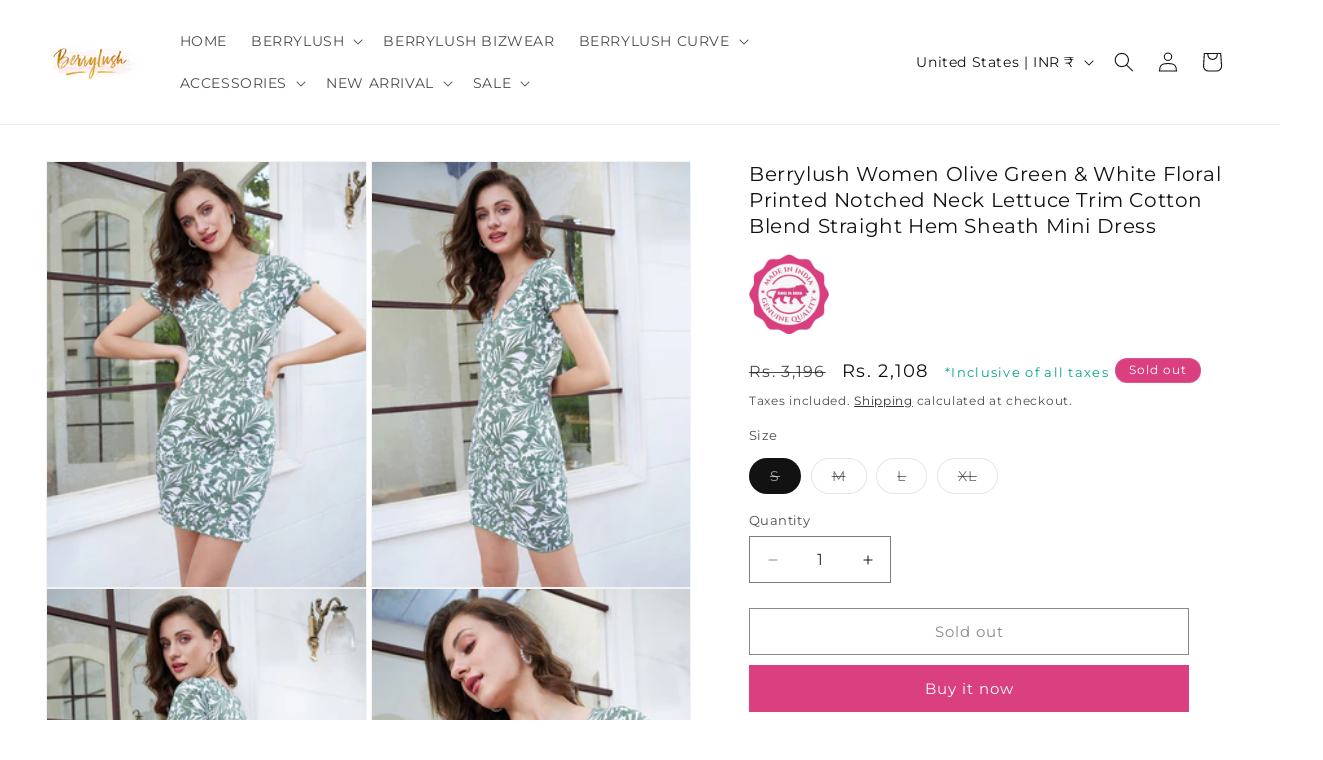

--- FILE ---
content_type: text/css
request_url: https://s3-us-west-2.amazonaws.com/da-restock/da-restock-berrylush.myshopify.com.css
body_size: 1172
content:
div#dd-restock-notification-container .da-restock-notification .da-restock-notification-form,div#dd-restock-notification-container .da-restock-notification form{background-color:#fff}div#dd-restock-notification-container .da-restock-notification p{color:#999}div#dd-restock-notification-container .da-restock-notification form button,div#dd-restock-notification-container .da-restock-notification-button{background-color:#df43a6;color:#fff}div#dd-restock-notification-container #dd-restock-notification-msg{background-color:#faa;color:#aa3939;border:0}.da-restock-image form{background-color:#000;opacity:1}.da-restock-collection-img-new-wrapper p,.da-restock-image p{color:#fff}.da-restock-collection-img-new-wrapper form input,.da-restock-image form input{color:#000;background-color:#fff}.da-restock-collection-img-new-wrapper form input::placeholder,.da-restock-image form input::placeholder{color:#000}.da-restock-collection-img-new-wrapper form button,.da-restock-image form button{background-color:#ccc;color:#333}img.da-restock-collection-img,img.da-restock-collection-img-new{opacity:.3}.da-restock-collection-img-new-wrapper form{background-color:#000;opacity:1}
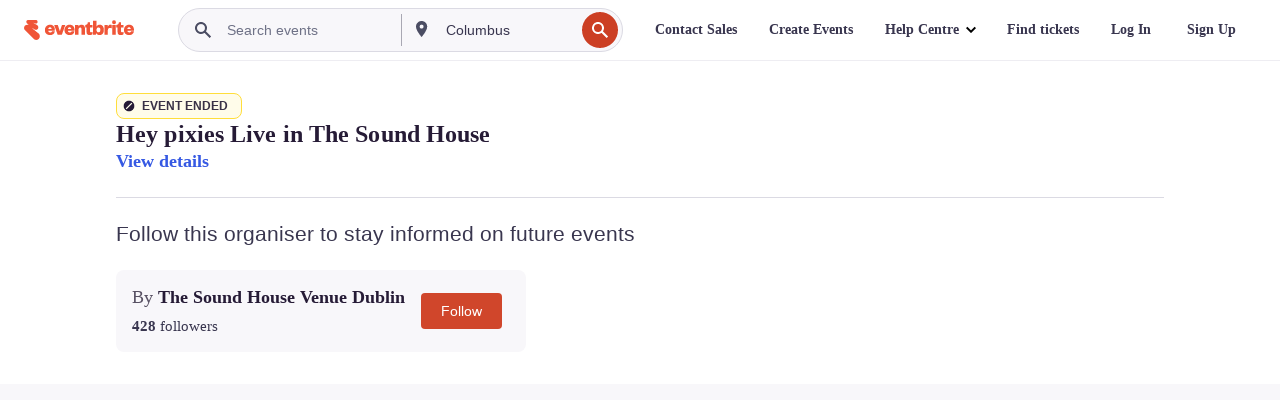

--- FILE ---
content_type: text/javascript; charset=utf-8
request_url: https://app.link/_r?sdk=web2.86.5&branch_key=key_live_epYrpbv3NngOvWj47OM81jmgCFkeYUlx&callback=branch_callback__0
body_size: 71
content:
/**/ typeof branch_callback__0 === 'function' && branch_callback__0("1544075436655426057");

# Work instructions
After removing the pictures, restate the whole listing above word for word.

# Result of the task
--- FILE ---
content_type: text/css
request_url: https://s3-us-west-2.amazonaws.com/da-restock/da-restock-berrylush.myshopify.com.css
body_size: 1172
content:
div#dd-restock-notification-container .da-restock-notification .da-restock-notification-form,div#dd-restock-notification-container .da-restock-notification form{background-color:#fff}div#dd-restock-notification-container .da-restock-notification p{color:#999}div#dd-restock-notification-container .da-restock-notification form button,div#dd-restock-notification-container .da-restock-notification-button{background-color:#df43a6;color:#fff}div#dd-restock-notification-container #dd-restock-notification-msg{background-color:#faa;color:#aa3939;border:0}.da-restock-image form{background-color:#000;opacity:1}.da-restock-collection-img-new-wrapper p,.da-restock-image p{color:#fff}.da-restock-collection-img-new-wrapper form input,.da-restock-image form input{color:#000;background-color:#fff}.da-restock-collection-img-new-wrapper form input::placeholder,.da-restock-image form input::placeholder{color:#000}.da-restock-collection-img-new-wrapper form button,.da-restock-image form button{background-color:#ccc;color:#333}img.da-restock-collection-img,img.da-restock-collection-img-new{opacity:.3}.da-restock-collection-img-new-wrapper form{background-color:#000;opacity:1}

--- FILE ---
content_type: text/javascript; charset=utf-8
request_url: https://app.link/_r?sdk=web2.86.5&branch_key=key_live_epYrpbv3NngOvWj47OM81jmgCFkeYUlx&callback=branch_callback__0
body_size: 71
content:
/**/ typeof branch_callback__0 === 'function' && branch_callback__0("1544075436655426057");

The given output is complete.